Commodities with Cost Avoidance turned off
By default, when a new meter is created with one of these commodities, cost avoidance will not be turned on. On the Savings tab choose Baseline if you want to turn it on.
- Fire Protection
- Recycling
- Refuse
- Telecom
Cost avoidance is not enabled for these commodities because the typical cost avoidance process is to calculate cost avoidance from use avoidance, therefore a commodity that is not normally not billed in units of consumption is normally not a candidate for cost avoidance reporting.
Settings
Baseline start
The first day of the baseline period.
Baseline length
Usually 12 months. Weather adjustments are disabled when the baseline exceeds 12 months because the weather in multiple baseline years cannot be averaged (we've tried, it's a lengthy explanation!).
Savings start
Savings Start is the first day cost avoidance is calculated and is referred to as the performance period. The savings start is usually the day after the baseline ends but it can be days, months, or years later.
Method
The normal default method for calculating the cost of avoided consumption is the Current Average Unit Cost.
Use the Net Cost Difference when consumption is not tracked or is irrelevant. In this case, Cost Avoidance = Baseline Cost - Current Cost.
Adjust by floor area
Normally leave this box selected, floor area differences between baseline and actual will result in a simple straight line proration.
Turn off when:
- Floor area changes are irrelevant to cost avoidance.
- Cost avoidance adjustment is more complex than a straight line proration.
- Use a special adjustment instead, using adjustment factors you have created by way of engineering calculations.
Pre-baseline years
You can add one or two years of billing data to the weather regression analysis if you have entered additional PRIOR years of bills. By adding one or two additional years, the baseline chart will include one or two years of bills preceding the baseline start date. This can be useful to obtain a better baseline regression, particularly when the 12-month baseline year is abnormally hot or cold.
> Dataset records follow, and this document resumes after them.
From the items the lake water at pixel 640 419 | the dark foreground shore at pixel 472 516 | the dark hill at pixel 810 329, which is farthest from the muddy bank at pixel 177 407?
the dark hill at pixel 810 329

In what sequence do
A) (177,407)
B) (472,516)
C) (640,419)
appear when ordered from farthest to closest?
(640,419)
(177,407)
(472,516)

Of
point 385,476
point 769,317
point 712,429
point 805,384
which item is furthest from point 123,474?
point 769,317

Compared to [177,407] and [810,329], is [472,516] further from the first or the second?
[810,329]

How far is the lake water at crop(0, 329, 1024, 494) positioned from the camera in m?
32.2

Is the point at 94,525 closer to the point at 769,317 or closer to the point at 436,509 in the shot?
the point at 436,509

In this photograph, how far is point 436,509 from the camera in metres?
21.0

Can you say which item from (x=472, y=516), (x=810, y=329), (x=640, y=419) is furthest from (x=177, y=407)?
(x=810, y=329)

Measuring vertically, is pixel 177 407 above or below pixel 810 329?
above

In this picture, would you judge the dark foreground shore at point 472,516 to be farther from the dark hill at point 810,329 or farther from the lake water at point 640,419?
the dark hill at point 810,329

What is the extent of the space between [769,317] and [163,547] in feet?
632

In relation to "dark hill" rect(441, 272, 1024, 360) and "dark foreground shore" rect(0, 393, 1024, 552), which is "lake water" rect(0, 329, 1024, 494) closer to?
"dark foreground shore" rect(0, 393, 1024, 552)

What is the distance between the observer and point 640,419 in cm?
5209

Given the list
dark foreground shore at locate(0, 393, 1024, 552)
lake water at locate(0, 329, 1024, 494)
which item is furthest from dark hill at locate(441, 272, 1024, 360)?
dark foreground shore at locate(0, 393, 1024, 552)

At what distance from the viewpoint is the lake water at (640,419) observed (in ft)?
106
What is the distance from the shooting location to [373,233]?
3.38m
Note that the baseline period is still 12 months, but the data used to create the regression model is extended to additional prior years.
Do not use this feature when the meter's weather sensitivity has changed greatly in any of these years because of HVAC equipment or building envelop upgrades!
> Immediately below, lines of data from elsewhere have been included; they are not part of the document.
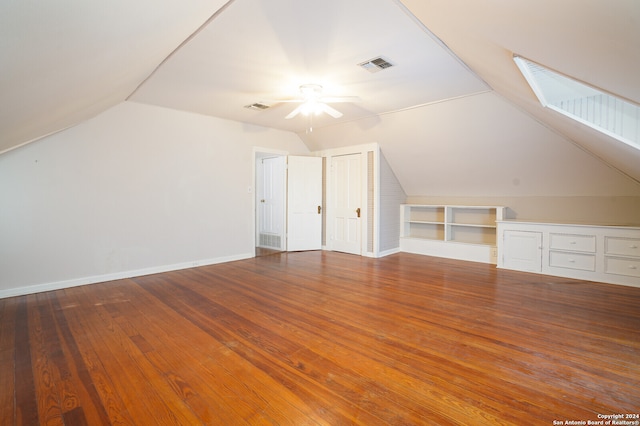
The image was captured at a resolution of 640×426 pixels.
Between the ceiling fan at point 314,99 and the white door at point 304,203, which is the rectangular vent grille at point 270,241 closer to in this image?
the white door at point 304,203

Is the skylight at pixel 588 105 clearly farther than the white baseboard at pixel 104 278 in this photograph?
No

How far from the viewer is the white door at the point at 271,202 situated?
22.1 feet

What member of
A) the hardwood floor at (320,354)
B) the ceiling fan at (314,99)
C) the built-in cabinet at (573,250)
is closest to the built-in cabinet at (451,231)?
the built-in cabinet at (573,250)

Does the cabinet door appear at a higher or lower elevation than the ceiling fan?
lower

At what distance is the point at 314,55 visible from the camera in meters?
3.04

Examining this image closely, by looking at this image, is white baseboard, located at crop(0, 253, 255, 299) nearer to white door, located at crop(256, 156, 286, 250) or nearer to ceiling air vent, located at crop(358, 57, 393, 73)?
white door, located at crop(256, 156, 286, 250)

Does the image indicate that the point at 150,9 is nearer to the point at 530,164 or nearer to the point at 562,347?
the point at 562,347

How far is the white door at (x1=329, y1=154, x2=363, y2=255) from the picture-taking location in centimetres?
641

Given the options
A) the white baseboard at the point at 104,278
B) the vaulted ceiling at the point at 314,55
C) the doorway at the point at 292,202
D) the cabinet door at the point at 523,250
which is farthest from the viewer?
the doorway at the point at 292,202

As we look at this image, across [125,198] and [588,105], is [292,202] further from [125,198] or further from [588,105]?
[588,105]

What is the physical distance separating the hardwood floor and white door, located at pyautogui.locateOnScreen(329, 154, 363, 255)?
2345 mm

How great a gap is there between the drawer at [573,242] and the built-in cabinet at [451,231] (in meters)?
0.89

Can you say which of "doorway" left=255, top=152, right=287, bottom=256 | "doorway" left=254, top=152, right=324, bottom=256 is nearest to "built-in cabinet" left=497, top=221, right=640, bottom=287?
"doorway" left=254, top=152, right=324, bottom=256

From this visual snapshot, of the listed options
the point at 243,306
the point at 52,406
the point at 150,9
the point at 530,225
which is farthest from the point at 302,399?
A: the point at 530,225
Cooling and heating adjustment
When a meter is obviously not weather sensitive in a season (a gas meter in the summer, a water meter, an electric meter in the winter in a non-electric heat building) it's best not to attempt an adjustment to save processing time and avoid potential confusion.
Cool above or heat below
This is the degree day balance point temperature for this meter, which you can adjust up or down. Meters in modern, well-insulated , highly internally loaded buildings that are not very sensitive to outside conditions will have lower balance points (average 52F-60F) while meters in older and smaller buildings that are more sensitive to the outside temperature will have higher balance points (60F-65F). Many government and industry degree day data sources use 65F as an unchangeable standard (which dates back to the 1930s) but experience has shown better correlations at lower balance points.
Delete individual months from weather chart
Deleted points are indicated by a black circle. You can click a point to manually delete it from the weather analysis. Weather adjustments will never be performed for any deleted points, in other words if you delete December because it's an abnormal point, WEATHER ADJUSTMENTS WILL NEVER BE MADE IN DECEMBER.
This makes sense when the December billing period includes a three-week holiday shutdown, so the use in December is far below what the weather model predicts. Often the manual deletion of an unusual baseline point will provide a better overall weather model, keeping in mind that the deleted month will never be weather adjusted (as shown in report CAP06 with weather indicated as OFF).